Upset plot可以将共同出现的变量排列成集合,并展示它们的频率的柱状图。诀窍在于,它试图让你很容易看到组成集合的元素。 弥补了种类太多而Venn图展示不充分的局限性。
特点主要有:
使用感知上有效的视觉编码,也就是说,使之容易准确地阅读数据。
不仅要使交叉点可视化,还要使交叉点的组合可视化(例如,涉及两个特定集合的所有交叉点)。
可视化关于交叉点的属性。有趣的不仅仅是一个交叉点的大小,我们还想知道与交叉点相关的数据是否不同或相似。
在R中可以UpSetR实现
安装
Install the latest released version from CRAN
install.packages("UpSetR")
Download the latest development code of UpSetR from GitHub using devtools with
devtools::install_github("hms-dbmi/UpSetR")
例子
movies <- read.csv( system.file("extdata", "movies.csv", package = "UpSetR"), header=T, sep=";" )
mutations <- read.csv( system.file("extdata", "mutations.csv", package = "UpSetR"), header=T, sep = ",")
Movie数据集由GroupLens实验室创建,由Bilal Alsallakh策划,突变数据集最初由TCGA联盟创建,代表了多形性胶质母细胞瘤队列中100个突变最多的基因。
upset(movies,attribute.plots=list(gridrows=60,plots=list(list(plot=scatter_plot, x="ReleaseDate", y="AvgRating"),
list(plot=scatter_plot, x="ReleaseDate", y="Watches"),list(plot=scatter_plot, x="Watches", y="AvgRating"),
list(plot=histogram, x="ReleaseDate")), ncols = 2))

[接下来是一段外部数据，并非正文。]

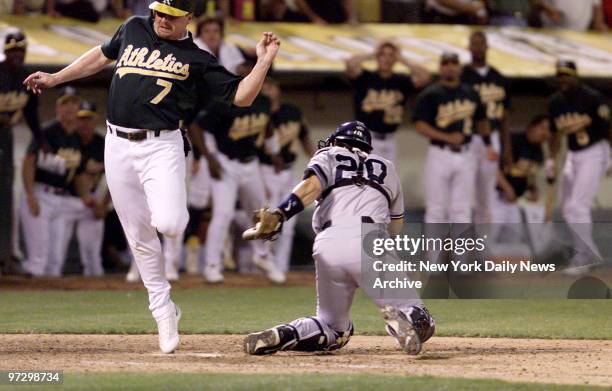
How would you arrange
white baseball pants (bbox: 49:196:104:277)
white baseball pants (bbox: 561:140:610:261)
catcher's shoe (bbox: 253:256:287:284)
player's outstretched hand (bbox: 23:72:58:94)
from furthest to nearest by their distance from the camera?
white baseball pants (bbox: 561:140:610:261) < white baseball pants (bbox: 49:196:104:277) < catcher's shoe (bbox: 253:256:287:284) < player's outstretched hand (bbox: 23:72:58:94)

upset(mutations, sets = c("PTEN", "TP53", "EGFR", "PIK3R1", "RB1"), sets.bar.color = "#56B4E9",
order.by = "freq", empty.intersections = "on")
一个使用两组查询(战争电影和黑色电影)的例子,以及比较平均评分(顶部)和平均评分与电影被观看次数(底部)的属性图。
upset(movies, attribute.plots=list(gridrows = 100, ncols = 1,
plots = list(list(plot=histogram, x="AvgRating",queries=T),
list(plot = scatter_plot, y = "AvgRating", x = "Watches", queries = T))),
sets = c("Action", "Adventure", "Children", "War", "Noir"),
queries = list(list(query = intersects, params = list("War"), active = T),
list(query = intersects, params = list("Noir"))))
更详细绘图方案可参见:Chapter 8 UpSet plot | ComplexHeatmap Complete Reference (jokergoo.github.io)
Reference:
Visualizing Intersecting Sets (jku-vds-lab.at)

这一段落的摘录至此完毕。